Title: The notification about the intention to disclose the results of allocation of the acquisition price of the controlling interest in Lubelski Węgiel Bogdanka S.A. in 2015 consolidated financial statements
Date: 2016.04.03
Report no.:  Current Report No.: 11/2016

Current Report No.: 11/2016

Date of preparation: 04.03.2016

Short name of issuer: Enea S.A.

Subject: The notification about the intention to disclose the results of allocation of the acquisition price of the controlling interest in Lubelski Węgiel Bogdanka S.A. in 2015 consolidated financial statements

Legal basis: Article 56 item 1(1) of the Act on Offerings - confidential information

Content of report:

The Management Board of Enea S.A. (Issuer, Company) reports that in relation to the conclusion of works related to the allocation of the acquisition price of the controlling interest of 64.57% of shares of Lubelski Wegiel Bogdanka S.A. (LWB) by Enea S.A., in accordance with IFRS 3, on 4 March 2016 a decision was made on performing the recognised asset carrying value write-downs.

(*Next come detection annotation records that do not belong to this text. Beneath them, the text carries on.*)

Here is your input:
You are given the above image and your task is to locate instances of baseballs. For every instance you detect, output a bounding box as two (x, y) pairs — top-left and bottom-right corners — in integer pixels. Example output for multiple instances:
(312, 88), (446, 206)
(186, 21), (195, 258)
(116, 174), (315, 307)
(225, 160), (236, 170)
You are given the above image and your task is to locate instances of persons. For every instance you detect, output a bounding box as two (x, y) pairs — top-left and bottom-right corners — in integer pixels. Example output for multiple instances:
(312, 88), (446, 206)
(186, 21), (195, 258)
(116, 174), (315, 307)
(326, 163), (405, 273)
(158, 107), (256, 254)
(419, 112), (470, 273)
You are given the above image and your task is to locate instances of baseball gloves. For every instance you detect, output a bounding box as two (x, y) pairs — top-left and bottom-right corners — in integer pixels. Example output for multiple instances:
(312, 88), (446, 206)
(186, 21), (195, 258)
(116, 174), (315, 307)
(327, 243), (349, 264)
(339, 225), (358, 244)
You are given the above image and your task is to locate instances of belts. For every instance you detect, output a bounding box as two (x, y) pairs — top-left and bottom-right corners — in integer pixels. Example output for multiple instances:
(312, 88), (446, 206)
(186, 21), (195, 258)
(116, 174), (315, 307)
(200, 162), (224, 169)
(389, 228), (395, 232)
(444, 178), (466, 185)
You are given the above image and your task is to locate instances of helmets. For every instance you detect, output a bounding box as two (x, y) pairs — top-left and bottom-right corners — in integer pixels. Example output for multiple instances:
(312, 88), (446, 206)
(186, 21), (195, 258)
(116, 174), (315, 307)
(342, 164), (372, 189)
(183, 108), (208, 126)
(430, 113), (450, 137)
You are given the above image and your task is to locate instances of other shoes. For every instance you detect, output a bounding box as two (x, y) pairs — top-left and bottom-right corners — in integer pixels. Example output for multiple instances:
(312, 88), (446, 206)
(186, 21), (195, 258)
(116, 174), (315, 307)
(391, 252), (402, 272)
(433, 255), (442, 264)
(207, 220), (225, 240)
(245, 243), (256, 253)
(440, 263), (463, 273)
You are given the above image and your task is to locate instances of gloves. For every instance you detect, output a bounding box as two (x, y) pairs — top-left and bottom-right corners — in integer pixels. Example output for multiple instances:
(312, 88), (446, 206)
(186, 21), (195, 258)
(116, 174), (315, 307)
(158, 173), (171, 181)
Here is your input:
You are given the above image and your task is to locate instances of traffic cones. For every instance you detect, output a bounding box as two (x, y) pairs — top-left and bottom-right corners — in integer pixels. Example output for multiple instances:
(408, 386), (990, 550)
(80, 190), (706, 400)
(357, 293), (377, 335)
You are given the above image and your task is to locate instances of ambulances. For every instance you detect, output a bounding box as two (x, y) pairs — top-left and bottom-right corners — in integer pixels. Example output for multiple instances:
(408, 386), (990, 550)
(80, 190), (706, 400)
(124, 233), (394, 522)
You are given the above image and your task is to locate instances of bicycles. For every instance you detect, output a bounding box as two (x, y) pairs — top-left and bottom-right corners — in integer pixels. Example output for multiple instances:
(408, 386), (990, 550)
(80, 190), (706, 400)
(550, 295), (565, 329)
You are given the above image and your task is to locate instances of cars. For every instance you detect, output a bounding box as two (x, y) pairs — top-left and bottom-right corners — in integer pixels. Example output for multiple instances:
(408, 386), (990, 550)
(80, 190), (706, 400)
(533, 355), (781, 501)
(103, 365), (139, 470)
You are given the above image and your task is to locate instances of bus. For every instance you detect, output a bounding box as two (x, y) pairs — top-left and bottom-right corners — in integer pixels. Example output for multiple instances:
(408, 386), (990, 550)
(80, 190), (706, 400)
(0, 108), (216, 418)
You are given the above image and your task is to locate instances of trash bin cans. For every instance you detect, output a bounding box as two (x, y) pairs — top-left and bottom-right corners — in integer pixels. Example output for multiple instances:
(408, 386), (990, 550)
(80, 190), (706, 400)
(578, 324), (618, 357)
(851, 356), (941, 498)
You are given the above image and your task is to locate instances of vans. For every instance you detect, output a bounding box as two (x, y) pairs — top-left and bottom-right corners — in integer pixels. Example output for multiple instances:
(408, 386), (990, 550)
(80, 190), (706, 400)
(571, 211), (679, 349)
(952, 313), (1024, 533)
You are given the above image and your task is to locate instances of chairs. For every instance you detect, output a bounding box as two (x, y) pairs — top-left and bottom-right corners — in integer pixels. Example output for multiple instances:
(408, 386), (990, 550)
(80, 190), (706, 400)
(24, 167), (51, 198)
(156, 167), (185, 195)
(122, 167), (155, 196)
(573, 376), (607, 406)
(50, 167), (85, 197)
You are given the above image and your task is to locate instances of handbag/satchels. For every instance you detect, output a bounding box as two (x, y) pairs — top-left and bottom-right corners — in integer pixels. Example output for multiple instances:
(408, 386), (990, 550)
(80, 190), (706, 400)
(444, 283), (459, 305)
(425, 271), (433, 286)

As a result of the allocation of the acquisition price of LWB the goodwill item was recognised in the value of PLN 50.2 mln which was attached to the potential possibility of LWB's obtaining a mining licence for new coal deposits. However, taking into account the general situation on the coal market and the fact that LWB's present recoverable reserve enables the exploitation of the existing coal deposit until 2039, the Management Board of Enea S.A. decided to write off the company's total goodwill established as a result of the transaction.

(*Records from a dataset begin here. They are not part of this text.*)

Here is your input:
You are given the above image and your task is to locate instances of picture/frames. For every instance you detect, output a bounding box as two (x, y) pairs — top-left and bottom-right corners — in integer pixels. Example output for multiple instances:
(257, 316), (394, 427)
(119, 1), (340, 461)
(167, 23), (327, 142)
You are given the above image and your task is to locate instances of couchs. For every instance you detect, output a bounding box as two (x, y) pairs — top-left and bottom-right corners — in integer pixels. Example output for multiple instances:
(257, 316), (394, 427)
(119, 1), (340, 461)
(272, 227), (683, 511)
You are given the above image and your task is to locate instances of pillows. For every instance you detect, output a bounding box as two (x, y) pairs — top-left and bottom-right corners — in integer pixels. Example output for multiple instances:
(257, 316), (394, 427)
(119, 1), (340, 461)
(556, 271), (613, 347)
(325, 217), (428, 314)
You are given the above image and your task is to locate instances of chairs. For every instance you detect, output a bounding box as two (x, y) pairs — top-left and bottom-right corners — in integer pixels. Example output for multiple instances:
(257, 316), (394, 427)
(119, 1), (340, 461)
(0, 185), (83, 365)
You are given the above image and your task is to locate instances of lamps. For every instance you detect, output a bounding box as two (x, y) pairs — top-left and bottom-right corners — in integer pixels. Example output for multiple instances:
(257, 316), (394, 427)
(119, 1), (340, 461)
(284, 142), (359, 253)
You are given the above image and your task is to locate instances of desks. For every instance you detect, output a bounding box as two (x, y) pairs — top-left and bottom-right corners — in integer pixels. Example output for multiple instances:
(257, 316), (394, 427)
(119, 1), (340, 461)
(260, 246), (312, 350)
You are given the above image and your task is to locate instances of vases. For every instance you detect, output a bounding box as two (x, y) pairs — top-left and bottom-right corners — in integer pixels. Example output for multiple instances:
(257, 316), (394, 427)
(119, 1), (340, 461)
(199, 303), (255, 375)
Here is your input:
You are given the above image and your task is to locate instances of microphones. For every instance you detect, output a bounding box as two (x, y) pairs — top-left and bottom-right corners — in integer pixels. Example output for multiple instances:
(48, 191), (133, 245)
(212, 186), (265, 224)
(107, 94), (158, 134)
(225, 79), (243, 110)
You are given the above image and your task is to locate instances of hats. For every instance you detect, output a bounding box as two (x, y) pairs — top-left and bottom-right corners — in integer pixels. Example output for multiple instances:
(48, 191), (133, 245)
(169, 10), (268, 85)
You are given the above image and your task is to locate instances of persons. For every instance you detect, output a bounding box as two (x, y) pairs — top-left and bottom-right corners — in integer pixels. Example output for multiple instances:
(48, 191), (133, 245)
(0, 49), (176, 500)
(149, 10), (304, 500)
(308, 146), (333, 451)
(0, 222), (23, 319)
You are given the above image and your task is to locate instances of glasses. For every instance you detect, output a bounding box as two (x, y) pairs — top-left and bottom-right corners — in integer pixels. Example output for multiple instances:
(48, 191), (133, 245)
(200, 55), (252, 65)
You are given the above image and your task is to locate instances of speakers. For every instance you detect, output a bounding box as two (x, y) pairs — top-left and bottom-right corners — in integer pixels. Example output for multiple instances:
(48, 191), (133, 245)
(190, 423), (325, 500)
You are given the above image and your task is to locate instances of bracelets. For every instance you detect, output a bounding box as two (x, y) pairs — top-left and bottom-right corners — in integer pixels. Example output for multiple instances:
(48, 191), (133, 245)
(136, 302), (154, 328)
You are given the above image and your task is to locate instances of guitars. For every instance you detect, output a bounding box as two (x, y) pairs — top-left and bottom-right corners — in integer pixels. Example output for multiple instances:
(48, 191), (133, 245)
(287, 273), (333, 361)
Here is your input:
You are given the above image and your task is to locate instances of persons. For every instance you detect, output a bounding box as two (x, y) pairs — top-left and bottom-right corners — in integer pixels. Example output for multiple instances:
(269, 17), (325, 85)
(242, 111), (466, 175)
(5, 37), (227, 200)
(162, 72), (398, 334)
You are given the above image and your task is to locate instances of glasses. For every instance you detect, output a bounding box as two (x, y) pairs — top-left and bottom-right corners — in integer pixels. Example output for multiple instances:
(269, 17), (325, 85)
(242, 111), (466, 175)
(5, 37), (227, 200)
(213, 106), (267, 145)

LWB's acquisition price settlement resulted in the recognition of the assets due to non-market terms of the agreement for coal acquisition concluded between Enea Wytwarzanie Sp. z o.o. and LWB. The Agreement foresees a formula at which the coal price is calculated if next price negotiations do not result in the final determination of the price for the next settlement period. The price calculated based on the said Agreement significantly diverges from the existing market conditions and therefore the resultant assets totalling to PLN 94 mln calculated according to IFRS 3, was applied to the other operating expenses of 2015.

At the same time, the Issuer points out that the above mentioned operation is only of an accounting nature and has no impact on the liquidity situation of the Company and its Capital Group. The Company reserves that the values presented above are only estimates and may change. The final results of the acquisition price allocation will be presented in the financial statements of Enea Capital Group for 2015, which are planned for publication on 21 March 2016.

Having in mind the diverse and international nature of Enea SA's shareholding, and also the provisions of the Best Practices of WSE Listed Companies, Enea SA guarantees the availability of its website also in English. In case of any interpretation doubts and discrepancies between the Polish and English versions, the Polish version shall prevail.